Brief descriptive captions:

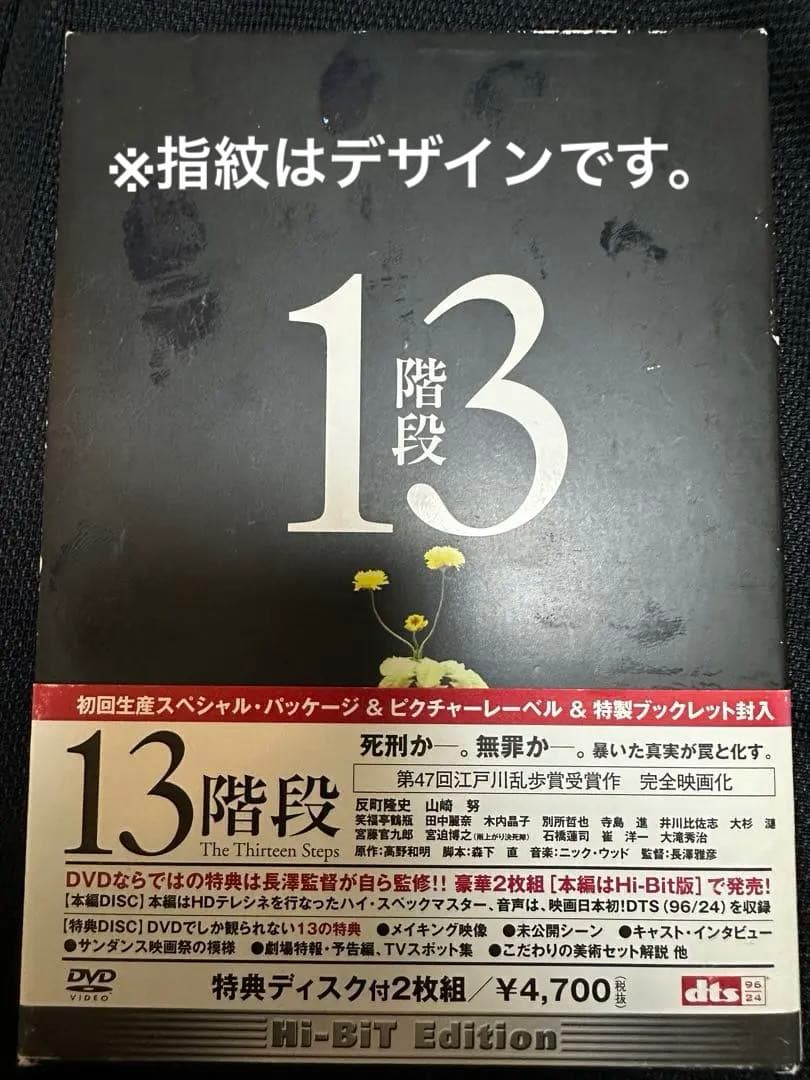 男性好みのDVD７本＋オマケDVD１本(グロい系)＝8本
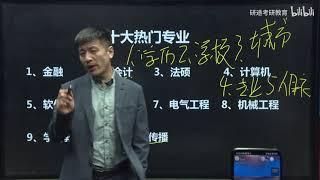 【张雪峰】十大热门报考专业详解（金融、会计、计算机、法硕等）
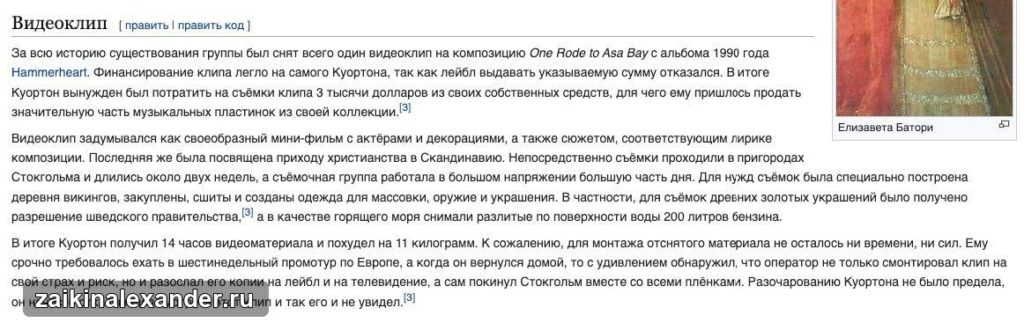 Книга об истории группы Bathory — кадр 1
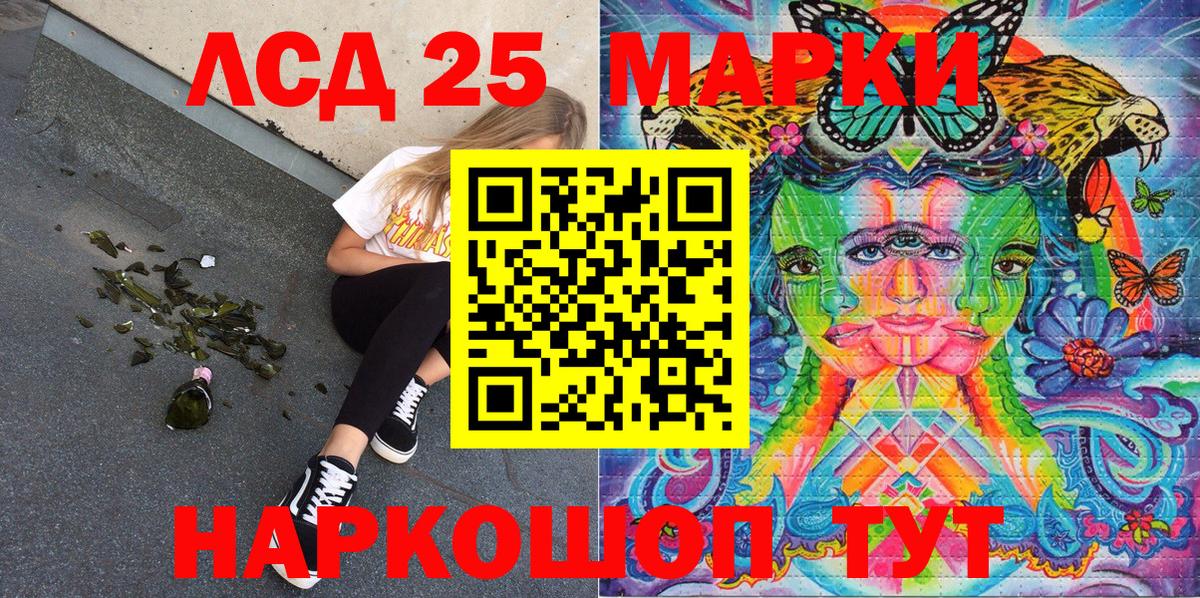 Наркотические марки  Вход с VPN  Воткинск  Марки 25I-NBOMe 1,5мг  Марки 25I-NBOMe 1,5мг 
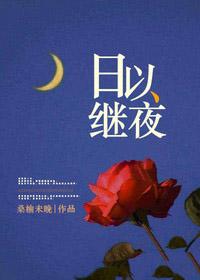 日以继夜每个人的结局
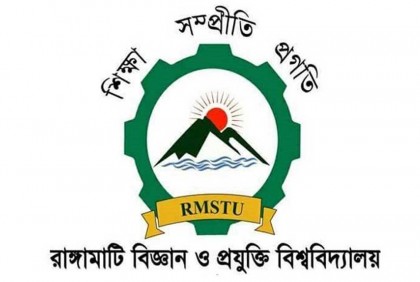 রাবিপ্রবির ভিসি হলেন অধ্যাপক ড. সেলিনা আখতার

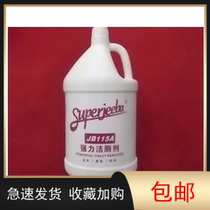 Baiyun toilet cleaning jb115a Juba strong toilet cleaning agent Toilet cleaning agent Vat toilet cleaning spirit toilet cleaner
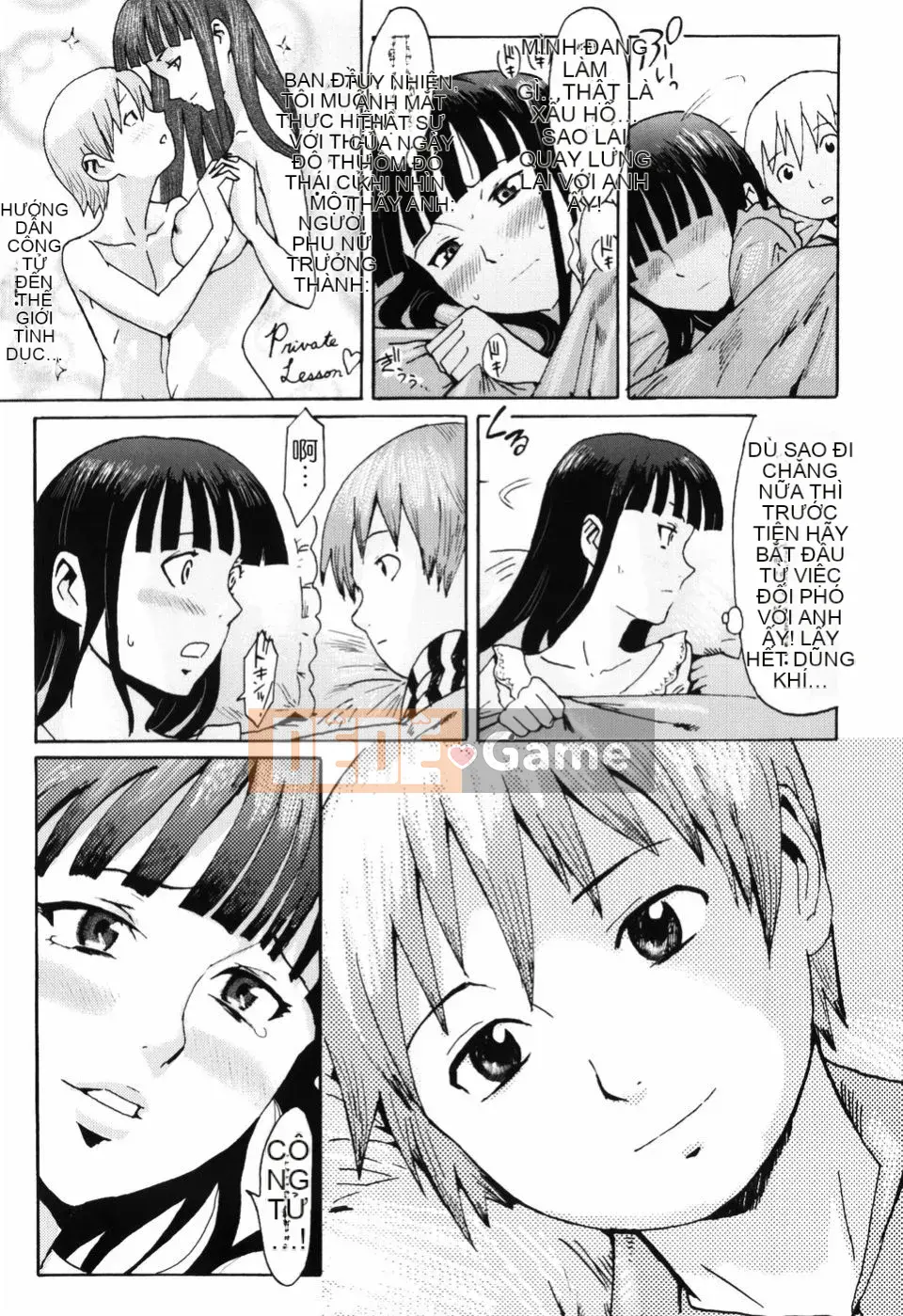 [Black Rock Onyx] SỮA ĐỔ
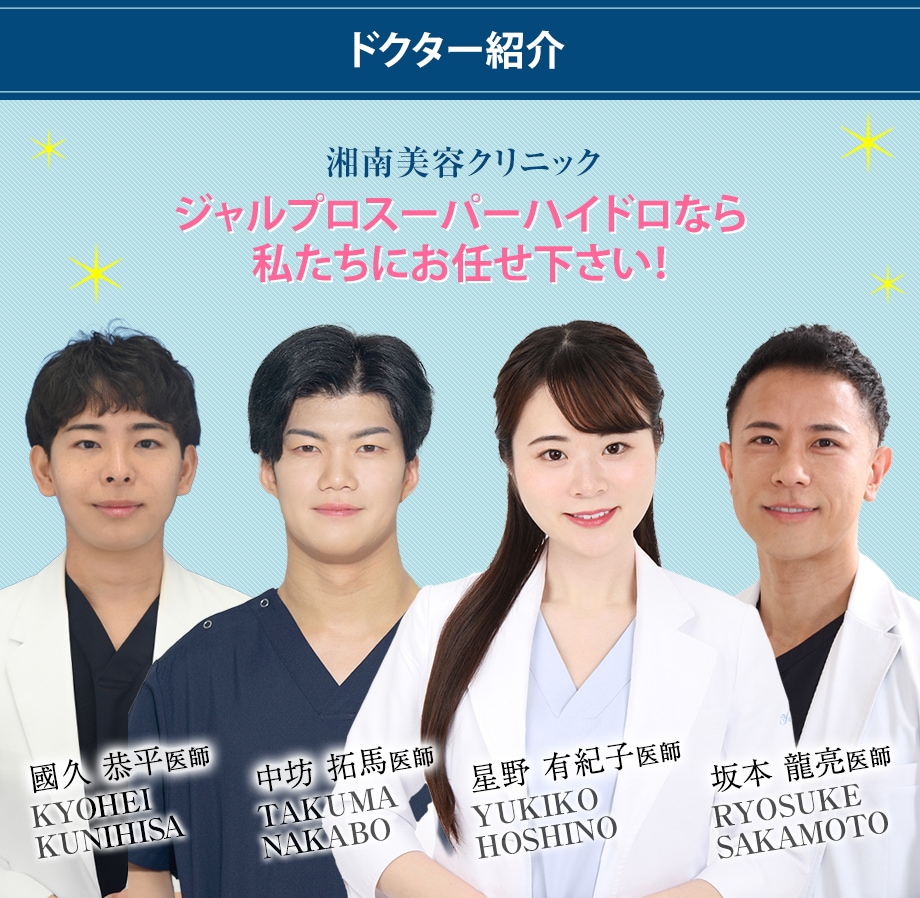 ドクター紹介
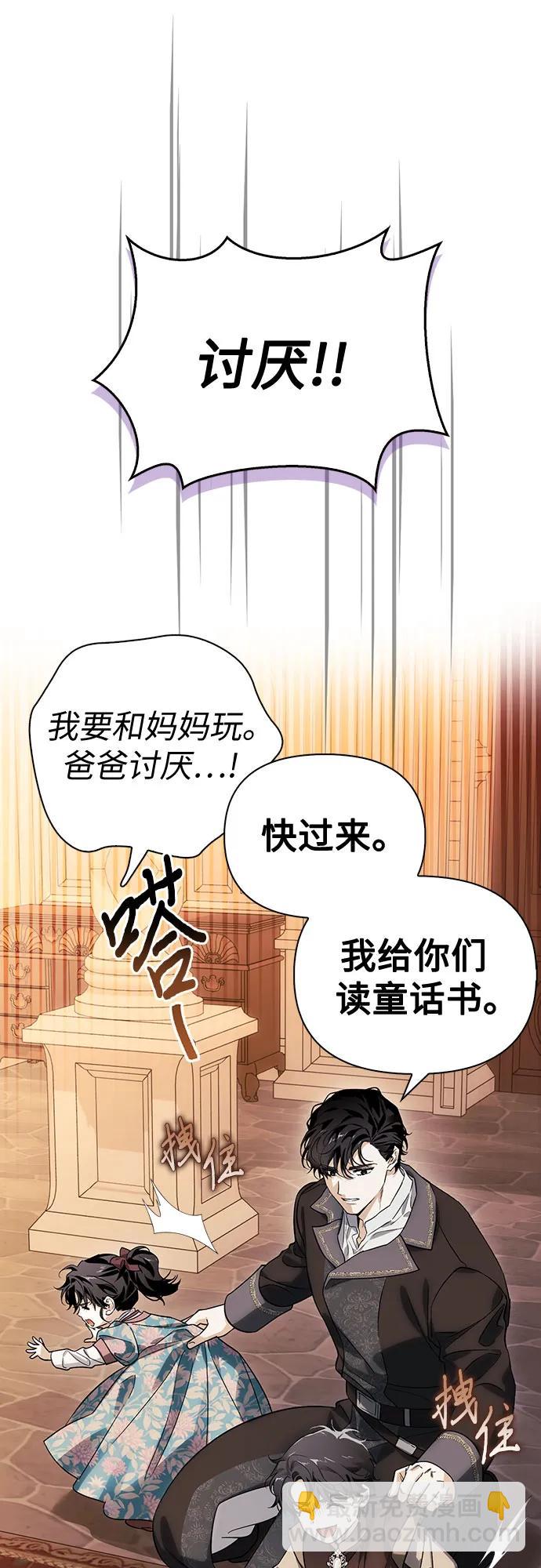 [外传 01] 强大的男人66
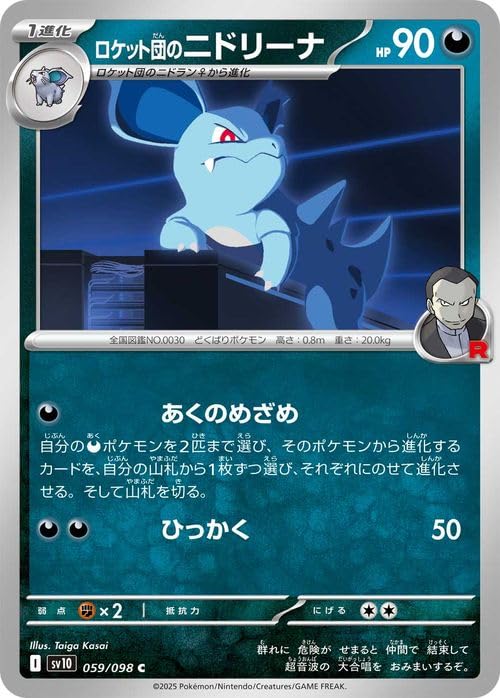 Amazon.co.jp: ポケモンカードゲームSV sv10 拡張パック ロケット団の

Try it >> Could you set down the data exactly as given, minus its pictures?

Written answer >>
 男性好みのDVD７本＋オマケDVD１本(グロい系)＝8本
 【张雪峰】十大热门报考专业详解（金融、会计、计算机、法硕等）
 Книга об истории группы Bathory — кадр 1
 Наркотические марки  Вход с VPN  Воткинск  Марки 25I-NBOMe 1,5мг  Марки 25I-NBOMe 1,5мг 
 日以继夜每个人的结局
 রাবিপ্রবির ভিসি হলেন অধ্যাপক ড. সেলিনা আখতার

 Baiyun toilet cleaning jb115a Juba strong toilet cleaning agent Toilet cleaning agent Vat toilet cleaning spirit toilet cleaner
 [Black Rock Onyx] SỮA ĐỔ
 ドクター紹介
 [外传 01] 强大的男人66
 Amazon.co.jp: ポケモンカードゲームSV sv10 拡張パック ロケット団の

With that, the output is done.